[Linux-HA] help setting up drbd-8.0.0 and heartbeat-2.0.8
Kirby Bakken
kirbyb at us.ibm.com
Wed Mar 7 12:06:36 MST 2007
I've got drbd working. I can manually do drbadm secondary all on machine
'1', and drbdadm primary all on machine '2', then mount /dev/drbd0
/opt/mcp/shared on machine '2', and all is well, I've even successfully
started nfs and nfs exported/mounted /opt/mcp/shared onto another machine.
Both machines have dual ethernet ports, the eth1 port's of both are
connected to each other with a crossover cable. I have a 'third/virtual'
IP address to used for NFS access.
I have two RHEL4 (2.6.9-42.0.3.ELsmp) x86_64 (dual opteron) pc's. I have
compiled/installed drbd and heartbeat. My drbd.con, ha.cf, and
haresources files are listed below. I run BasicSanityCheck, and get
errors... I'm also confused about having to add an 'hacluster' userid,
and 'haclient' group... None of the howto's indicate this... Is this
'new' for 2.0.8?
Can anyone help me tweak my setup, and/or diagnose my problem?
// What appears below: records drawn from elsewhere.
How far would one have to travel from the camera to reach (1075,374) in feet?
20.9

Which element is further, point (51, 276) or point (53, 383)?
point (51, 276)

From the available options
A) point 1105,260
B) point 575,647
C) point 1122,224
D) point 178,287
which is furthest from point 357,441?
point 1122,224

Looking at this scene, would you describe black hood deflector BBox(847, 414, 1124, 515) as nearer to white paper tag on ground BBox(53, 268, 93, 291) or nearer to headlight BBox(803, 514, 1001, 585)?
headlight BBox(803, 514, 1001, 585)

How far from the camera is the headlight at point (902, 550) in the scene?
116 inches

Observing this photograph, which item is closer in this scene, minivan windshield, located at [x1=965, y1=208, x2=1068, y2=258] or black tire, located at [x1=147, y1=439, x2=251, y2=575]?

I would be
eternally grateful! At least until the end of the day... :-)
-------- start drb.conf:
global {
usage-count yes;
}
common {
syncer { rate 10M; }
}
resource r0 {
protocol C;
handlers {
pri-on-incon-degr "echo O > /proc/sysrq-trigger ; halt -f";
pri-lost-after-sb "echo O > /proc/sysrq-trigger ; halt -f";
local-io-error "echo O > /proc/sysrq-trigger ; halt -f";
}
startup {
degr-wfc-timeout 120; # 2 minutes.
}
disk {
on-io-error detach;
}
net {
after-sb-0pri discard-younger-primary;
after-sb-1pri consensus;
after-sb-2pri disconnect;
}
syncer {
rate 10M;
al-extents 257;
}
on fspbro213.rchland.ibm.com {
device /dev/drbd0;
disk /dev/sdb1;
address 9.5.111.127:7788;
meta-disk internal;
}
on fspbro214.rchland.ibm.com {
device /dev/drbd0;
disk /dev/sdb1;
address 9.5.111.128:7788;
meta-disk internal;
}
}
------end drbd.conf
and here's ha.cf:
-------- start ha.cf
logfacility local0
#
keepalive 2
#
deadtime 30
#
bcast eth0 eth1
#
auto_failback on
#
node fspbro213.rchland.ibm.com
node fspbro214.rchland.ibm.com
--------end ha.cf
and haresources:
-------- start haresources
fspbro214.rchland.ibm.com IPaddr::9.5.111.125/24/eth0 drbddisk::r0
Filesystem::/dev/drbd0::/opt/mcp/shared::ext3 nfs
-------- end haresource
I then run BasicSanityCheck. I found numerous errors regarding uid/gid
hacluster/haclient, so I created a 'haclient' group and an 'hacluster'
userid that belonged to group haclient, then ran BasicSanityCheck again.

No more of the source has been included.